_Written problem A_
Quote the passage on symbol grounding from "Toy systems are" up to and including "the symbolic module.".
_Written problem B_
In the passage on symbol grounding, which devices is the problem of intrinsic meaningfulness said to arise for?

_Extract_
·····

That is indeed what I'm claiming (although you've completely omitted
the role of the categorical representations, which are just as
critical to my scheme, as described in the CP book). But do make sure you
keep my "non-standard" definition of analog in mind, and recall that I'm
talking about asymptotic, human-scale performance, not toy systems.
Toy systems are trivially "groundable" (even by my definition of
"analog") by hard-wiring them into a dedicated input/output
system. But the problem of intrinsic meaningfulness does not arise for
toy models, only for devices that can pass the Total Turing Test (TTT).
[The argument here involves showing that to attribute intentionality to devices
that exhibit sub-TTT performance is not justified in the first place.]
The conjecture is accordingly that the modular solution (i.e., hardwiring an
autonomous top-down symbolic module to conventional peripheral modules
-- transducers and effectors) will simply not succeed in producing a candidate
that will be able to pass the Total Turing Test, and that the fault
lies with the autonomy (or modularity) of the symbolic module.

But I am not simply proposing an unexplicated "analog" solution to the
grounding problem either, for note that a dedicated modular system *would*
be analog according to my invertibility criterion! The conjecture is
that such a modular solution would not be able to meet the TTT
performance criterion, and the grounds for the conjecture are partly
inductive (extrapolating symbolic AI's performance failures), partly
logical and methodological (the grounding problem), and partly
theory and data-driven (psychophysical findings in human categorical
perception). My proposal is not that some undifferentiated,
non-standard "analog" processing must be going on. I am advocating a
specific hybrid bottom-up, symbolic/nonsymbolic rival to the pure
top-down symbolic approach (whether or not the latter is wedded to
peripheral modules), as described in the volume under discussion
("Categorical Perception: The Groundwork of Cognition," CUP 1987).

·····

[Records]
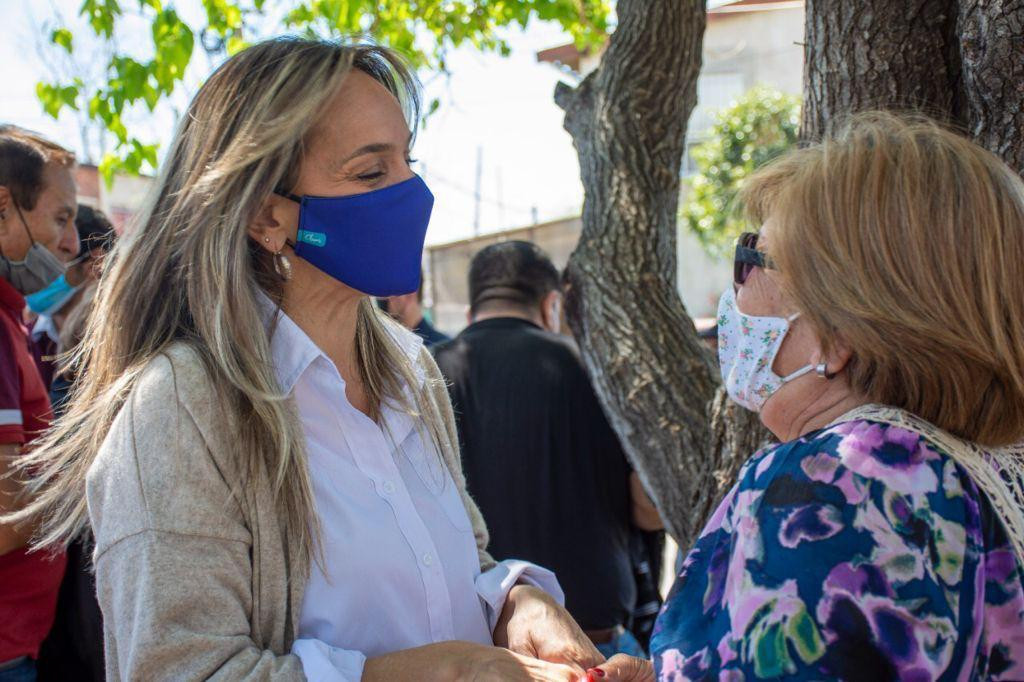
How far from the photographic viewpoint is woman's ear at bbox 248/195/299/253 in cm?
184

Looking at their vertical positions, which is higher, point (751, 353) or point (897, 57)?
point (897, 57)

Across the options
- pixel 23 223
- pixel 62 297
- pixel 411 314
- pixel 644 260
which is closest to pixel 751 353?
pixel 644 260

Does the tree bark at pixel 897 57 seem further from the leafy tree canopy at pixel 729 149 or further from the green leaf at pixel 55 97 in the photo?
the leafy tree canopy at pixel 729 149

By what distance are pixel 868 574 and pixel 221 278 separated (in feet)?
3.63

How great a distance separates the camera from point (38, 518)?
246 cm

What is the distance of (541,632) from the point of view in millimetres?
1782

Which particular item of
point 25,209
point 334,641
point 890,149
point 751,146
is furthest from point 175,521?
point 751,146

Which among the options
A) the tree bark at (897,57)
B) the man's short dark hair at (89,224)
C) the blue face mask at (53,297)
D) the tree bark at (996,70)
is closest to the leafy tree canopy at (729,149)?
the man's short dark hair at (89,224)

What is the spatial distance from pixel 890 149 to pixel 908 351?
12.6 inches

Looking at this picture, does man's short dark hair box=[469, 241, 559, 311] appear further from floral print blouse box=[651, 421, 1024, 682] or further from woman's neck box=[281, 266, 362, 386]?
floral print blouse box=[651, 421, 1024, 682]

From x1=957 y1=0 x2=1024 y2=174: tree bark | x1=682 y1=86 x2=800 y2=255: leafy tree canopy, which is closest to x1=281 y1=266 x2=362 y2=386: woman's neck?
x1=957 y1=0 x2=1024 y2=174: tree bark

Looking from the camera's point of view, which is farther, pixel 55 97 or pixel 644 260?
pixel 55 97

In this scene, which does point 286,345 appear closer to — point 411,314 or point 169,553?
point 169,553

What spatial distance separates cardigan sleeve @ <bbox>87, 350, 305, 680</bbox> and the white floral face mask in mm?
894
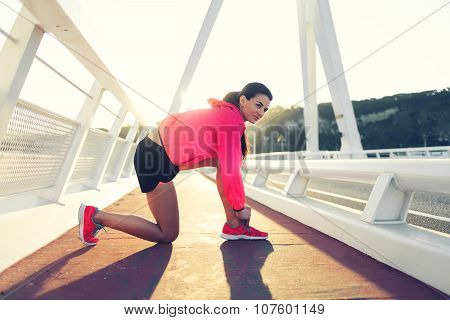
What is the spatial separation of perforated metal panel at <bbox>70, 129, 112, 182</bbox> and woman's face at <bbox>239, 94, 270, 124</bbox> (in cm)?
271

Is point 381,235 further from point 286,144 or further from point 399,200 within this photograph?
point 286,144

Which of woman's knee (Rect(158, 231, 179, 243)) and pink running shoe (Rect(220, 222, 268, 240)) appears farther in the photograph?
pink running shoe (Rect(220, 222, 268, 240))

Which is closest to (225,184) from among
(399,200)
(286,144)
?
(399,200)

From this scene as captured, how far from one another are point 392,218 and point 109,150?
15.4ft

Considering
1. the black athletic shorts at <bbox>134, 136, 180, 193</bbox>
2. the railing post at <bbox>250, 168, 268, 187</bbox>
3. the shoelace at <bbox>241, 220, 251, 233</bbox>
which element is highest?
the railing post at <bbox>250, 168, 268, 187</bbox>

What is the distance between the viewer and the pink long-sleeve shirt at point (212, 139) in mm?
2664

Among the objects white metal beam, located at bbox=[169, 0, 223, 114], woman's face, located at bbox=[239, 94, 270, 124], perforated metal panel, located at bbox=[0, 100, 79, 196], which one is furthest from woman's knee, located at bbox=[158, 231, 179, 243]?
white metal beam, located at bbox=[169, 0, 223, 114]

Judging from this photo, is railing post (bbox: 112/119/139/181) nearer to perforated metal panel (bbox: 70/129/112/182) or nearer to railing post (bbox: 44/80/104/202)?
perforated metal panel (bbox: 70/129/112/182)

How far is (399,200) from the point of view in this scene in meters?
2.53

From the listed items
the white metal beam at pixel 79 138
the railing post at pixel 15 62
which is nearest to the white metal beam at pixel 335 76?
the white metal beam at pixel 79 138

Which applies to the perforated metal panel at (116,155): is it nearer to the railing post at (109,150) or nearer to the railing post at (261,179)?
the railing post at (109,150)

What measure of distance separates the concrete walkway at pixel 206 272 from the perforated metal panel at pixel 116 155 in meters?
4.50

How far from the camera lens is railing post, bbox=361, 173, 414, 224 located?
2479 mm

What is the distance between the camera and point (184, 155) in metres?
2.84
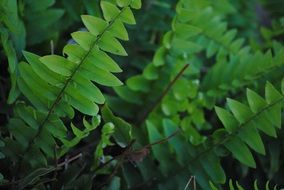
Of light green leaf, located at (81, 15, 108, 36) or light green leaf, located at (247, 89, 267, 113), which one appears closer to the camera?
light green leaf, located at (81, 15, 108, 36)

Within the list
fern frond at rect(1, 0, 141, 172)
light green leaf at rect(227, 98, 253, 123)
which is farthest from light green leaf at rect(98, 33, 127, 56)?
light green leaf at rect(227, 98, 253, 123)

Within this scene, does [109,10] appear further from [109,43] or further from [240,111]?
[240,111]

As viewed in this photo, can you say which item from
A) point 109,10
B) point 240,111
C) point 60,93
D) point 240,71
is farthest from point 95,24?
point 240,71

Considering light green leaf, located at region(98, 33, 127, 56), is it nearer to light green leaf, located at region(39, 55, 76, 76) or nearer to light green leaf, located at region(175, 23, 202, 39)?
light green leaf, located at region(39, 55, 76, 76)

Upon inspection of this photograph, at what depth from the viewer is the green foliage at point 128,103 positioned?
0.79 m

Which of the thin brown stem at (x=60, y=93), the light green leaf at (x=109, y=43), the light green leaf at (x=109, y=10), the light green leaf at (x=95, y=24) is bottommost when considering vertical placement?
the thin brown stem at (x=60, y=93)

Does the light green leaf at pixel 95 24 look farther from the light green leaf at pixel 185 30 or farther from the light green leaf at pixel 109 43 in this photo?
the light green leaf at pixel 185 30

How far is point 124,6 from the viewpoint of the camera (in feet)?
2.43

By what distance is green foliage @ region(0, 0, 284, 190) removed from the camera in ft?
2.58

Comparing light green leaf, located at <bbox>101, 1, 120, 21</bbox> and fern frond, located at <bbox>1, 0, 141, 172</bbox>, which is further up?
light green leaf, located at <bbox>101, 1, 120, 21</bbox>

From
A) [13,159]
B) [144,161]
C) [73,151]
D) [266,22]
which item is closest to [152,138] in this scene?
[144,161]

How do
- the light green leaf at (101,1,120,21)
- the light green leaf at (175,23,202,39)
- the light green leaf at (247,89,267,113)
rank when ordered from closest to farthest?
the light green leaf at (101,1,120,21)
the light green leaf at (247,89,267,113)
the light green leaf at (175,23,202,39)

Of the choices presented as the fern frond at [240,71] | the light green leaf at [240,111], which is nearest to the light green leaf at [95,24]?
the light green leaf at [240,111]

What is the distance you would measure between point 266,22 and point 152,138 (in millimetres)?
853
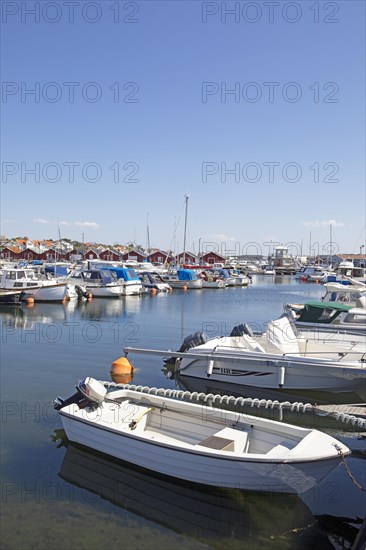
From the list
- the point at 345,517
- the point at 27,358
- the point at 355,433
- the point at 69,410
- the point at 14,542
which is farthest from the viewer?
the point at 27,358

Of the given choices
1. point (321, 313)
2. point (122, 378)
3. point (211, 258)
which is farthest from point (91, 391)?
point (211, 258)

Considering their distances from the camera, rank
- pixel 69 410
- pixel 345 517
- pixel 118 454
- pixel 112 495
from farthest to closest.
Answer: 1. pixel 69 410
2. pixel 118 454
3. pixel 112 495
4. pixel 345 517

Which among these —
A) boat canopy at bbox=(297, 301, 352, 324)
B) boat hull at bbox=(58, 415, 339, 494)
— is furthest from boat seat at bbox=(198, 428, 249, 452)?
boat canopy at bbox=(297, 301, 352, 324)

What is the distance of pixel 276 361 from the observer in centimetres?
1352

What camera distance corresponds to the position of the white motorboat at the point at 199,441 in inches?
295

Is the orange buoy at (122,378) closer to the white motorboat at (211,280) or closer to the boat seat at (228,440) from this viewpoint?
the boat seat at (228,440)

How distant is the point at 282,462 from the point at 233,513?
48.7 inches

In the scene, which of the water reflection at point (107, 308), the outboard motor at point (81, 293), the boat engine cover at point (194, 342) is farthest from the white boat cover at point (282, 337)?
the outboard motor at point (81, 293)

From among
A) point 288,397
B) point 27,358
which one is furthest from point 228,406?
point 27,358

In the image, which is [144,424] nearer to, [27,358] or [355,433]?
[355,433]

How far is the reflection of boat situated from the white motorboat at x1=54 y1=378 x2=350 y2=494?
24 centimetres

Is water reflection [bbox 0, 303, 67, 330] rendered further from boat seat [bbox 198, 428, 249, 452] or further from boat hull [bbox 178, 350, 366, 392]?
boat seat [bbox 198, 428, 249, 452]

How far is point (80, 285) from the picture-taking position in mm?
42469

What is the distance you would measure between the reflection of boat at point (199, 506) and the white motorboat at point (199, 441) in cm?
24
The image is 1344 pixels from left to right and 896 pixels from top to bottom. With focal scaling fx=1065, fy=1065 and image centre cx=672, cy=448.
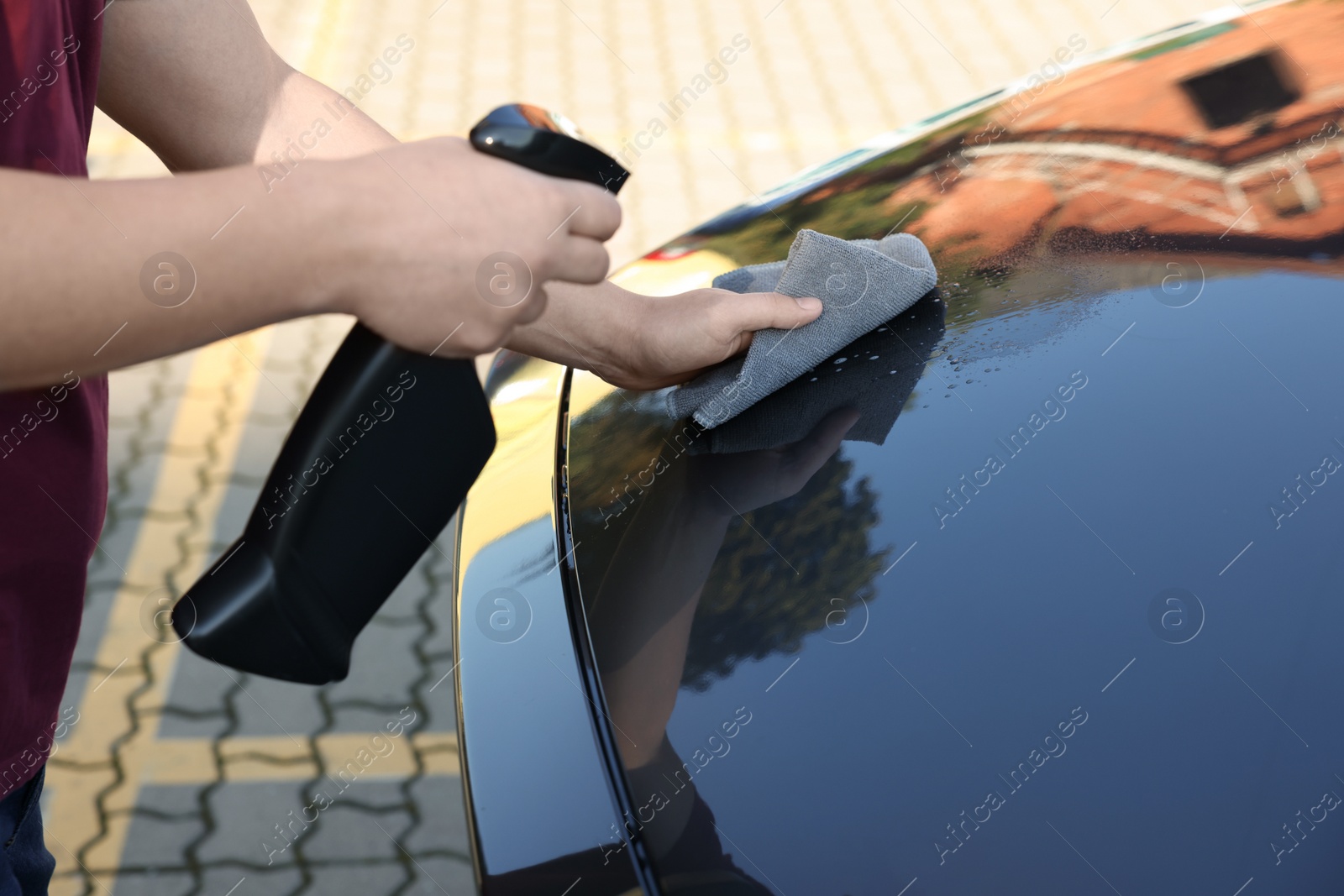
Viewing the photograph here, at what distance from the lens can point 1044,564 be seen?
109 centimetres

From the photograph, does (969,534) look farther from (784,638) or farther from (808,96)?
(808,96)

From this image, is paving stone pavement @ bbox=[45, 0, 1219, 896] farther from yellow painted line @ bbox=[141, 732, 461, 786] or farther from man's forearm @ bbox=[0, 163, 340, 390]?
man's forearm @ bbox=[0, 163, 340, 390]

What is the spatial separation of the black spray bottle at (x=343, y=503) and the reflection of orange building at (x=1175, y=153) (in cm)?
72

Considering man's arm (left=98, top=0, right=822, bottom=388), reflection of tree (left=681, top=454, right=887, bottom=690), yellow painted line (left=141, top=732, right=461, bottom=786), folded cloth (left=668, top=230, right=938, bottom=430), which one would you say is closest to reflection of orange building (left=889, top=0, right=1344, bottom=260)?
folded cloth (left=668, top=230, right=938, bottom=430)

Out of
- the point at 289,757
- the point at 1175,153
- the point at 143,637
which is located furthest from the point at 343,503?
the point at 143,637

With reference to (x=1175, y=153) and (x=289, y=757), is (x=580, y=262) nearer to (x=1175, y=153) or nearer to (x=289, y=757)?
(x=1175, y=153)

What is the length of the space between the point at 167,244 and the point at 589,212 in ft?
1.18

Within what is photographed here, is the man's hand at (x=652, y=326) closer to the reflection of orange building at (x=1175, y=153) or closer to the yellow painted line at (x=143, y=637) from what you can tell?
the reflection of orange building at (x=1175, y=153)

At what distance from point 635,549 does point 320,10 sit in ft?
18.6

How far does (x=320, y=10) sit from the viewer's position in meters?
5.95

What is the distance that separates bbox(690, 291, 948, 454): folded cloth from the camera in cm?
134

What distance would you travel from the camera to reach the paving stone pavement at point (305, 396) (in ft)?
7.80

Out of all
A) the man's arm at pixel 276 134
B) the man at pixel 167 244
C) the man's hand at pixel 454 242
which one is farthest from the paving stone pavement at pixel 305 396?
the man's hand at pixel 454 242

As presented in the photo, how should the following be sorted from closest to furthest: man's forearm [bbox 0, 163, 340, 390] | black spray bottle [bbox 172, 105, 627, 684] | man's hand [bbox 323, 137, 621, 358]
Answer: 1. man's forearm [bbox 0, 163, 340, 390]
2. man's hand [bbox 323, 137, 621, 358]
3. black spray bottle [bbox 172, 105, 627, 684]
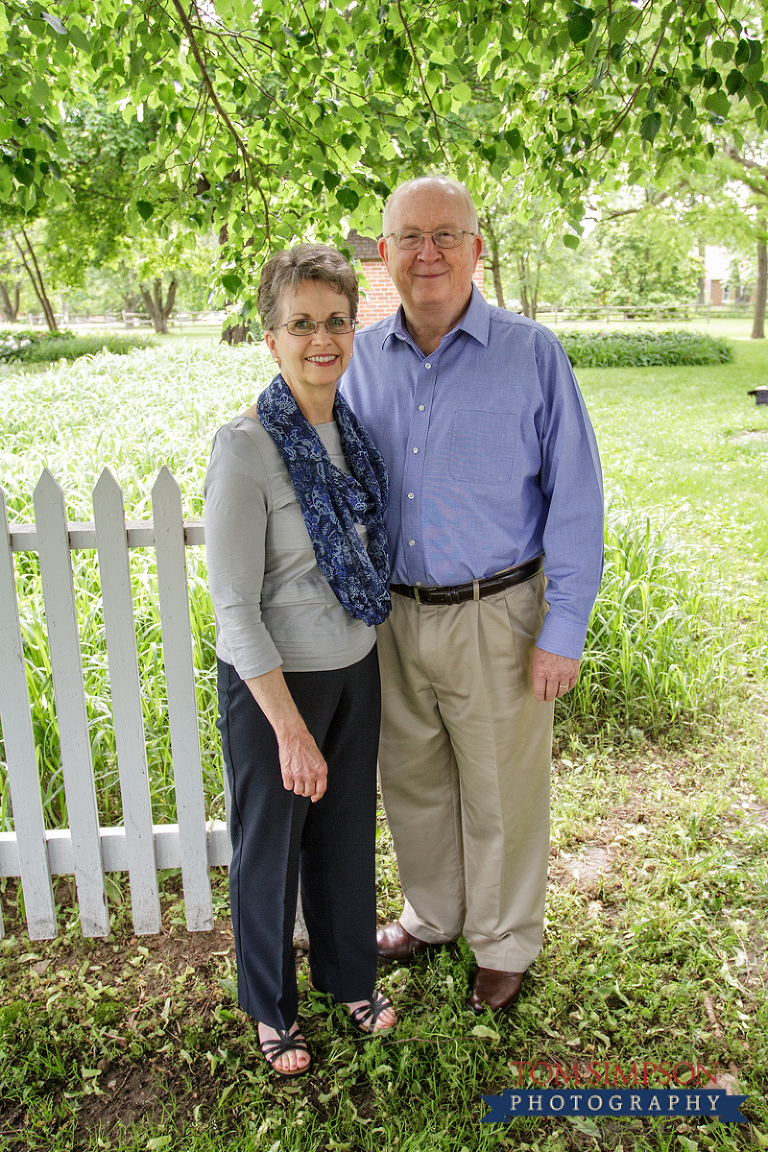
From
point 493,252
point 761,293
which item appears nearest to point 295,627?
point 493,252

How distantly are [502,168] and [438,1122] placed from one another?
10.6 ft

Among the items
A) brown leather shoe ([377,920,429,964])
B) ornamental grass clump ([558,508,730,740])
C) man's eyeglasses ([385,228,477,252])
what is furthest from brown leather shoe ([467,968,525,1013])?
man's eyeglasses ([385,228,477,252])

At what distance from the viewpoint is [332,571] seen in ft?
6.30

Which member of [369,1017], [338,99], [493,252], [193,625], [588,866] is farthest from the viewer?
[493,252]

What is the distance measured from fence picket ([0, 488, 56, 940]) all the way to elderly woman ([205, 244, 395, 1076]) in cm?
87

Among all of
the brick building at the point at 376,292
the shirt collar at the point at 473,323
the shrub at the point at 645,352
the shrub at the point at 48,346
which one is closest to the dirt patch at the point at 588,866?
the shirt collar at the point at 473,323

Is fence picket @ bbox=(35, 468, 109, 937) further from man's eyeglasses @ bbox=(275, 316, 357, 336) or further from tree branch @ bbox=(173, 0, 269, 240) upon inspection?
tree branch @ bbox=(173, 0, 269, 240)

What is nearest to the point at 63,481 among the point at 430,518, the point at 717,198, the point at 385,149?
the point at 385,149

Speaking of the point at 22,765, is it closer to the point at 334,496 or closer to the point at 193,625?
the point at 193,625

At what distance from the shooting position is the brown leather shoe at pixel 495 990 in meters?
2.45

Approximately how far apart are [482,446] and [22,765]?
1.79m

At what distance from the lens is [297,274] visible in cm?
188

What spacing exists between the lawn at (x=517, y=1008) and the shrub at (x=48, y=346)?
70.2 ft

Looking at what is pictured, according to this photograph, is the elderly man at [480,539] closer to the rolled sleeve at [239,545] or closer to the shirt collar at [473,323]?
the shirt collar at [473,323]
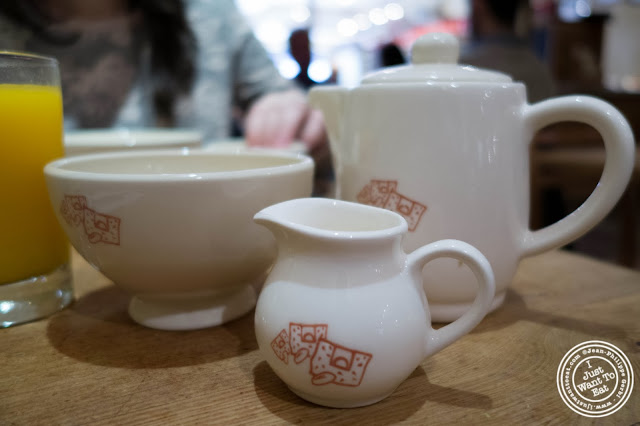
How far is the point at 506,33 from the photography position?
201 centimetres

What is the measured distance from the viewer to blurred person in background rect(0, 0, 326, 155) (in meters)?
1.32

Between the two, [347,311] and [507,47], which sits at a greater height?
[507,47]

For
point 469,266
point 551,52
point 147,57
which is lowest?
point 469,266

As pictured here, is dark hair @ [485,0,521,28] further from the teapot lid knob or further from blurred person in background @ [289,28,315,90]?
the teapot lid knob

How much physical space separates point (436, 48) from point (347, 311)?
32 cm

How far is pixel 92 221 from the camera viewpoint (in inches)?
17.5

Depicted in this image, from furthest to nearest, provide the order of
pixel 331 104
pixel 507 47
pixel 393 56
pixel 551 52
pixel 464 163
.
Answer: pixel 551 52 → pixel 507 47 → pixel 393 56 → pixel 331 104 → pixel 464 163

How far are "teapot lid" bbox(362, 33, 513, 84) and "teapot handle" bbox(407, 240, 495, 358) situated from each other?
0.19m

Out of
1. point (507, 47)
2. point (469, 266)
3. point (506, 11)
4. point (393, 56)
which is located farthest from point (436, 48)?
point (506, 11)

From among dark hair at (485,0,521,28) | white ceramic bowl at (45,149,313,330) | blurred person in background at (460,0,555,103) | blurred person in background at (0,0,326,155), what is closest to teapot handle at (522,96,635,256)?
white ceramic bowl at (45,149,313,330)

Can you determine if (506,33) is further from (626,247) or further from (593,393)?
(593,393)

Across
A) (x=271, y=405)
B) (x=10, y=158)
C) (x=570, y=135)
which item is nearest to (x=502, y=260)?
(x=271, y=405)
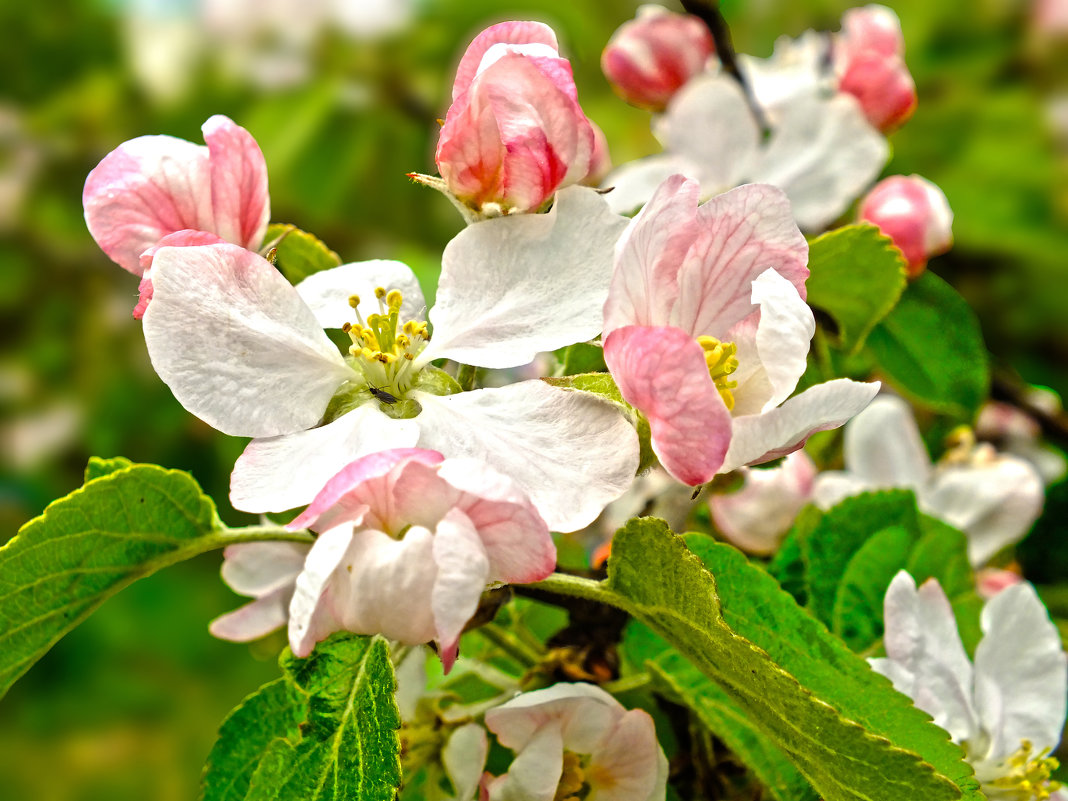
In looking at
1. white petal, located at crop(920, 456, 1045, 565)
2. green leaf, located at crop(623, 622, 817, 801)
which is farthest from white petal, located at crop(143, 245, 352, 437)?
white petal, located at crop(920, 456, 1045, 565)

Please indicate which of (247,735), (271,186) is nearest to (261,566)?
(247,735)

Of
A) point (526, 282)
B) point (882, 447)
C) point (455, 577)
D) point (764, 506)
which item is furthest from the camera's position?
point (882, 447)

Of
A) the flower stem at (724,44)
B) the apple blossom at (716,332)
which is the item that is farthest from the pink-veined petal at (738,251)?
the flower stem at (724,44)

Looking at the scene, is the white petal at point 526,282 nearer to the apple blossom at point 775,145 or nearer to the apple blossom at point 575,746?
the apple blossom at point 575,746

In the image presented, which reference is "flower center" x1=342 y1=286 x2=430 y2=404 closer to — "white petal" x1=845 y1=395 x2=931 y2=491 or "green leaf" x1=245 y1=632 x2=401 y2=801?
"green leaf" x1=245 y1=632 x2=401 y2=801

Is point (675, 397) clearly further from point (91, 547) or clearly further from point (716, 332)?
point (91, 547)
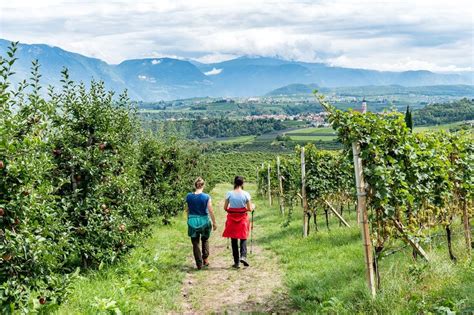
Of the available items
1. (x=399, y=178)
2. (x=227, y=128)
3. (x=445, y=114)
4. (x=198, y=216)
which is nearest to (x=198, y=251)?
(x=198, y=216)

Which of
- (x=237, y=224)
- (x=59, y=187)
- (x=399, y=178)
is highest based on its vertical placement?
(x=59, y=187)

·····

_Task output A_
Toy systems are trivially "groundable" (even by my definition of
"analog") by hard-wiring them into a dedicated input/output
system. But the problem of intrinsic meaningfulness does not arise for
toy models, only for devices that can pass the Total Turing Test (TTT).
[The argument here involves showing that to attribute intentionality to devices
that exhibit sub-TTT performance is not justified in the first place.]
The conjecture is accordingly that the modular solution (i.e., hardwiring an
autonomous top-down symbolic module to conventional peripheral modules
-- transducers and effectors) will simply not succeed in producing a candidate
that will be able to pass the Total Turing Test, and that the fault
lies with the autonomy (or modularity) of the symbolic module.

_Task output B_
Only for devices that can pass the Total Turing Test (TTT).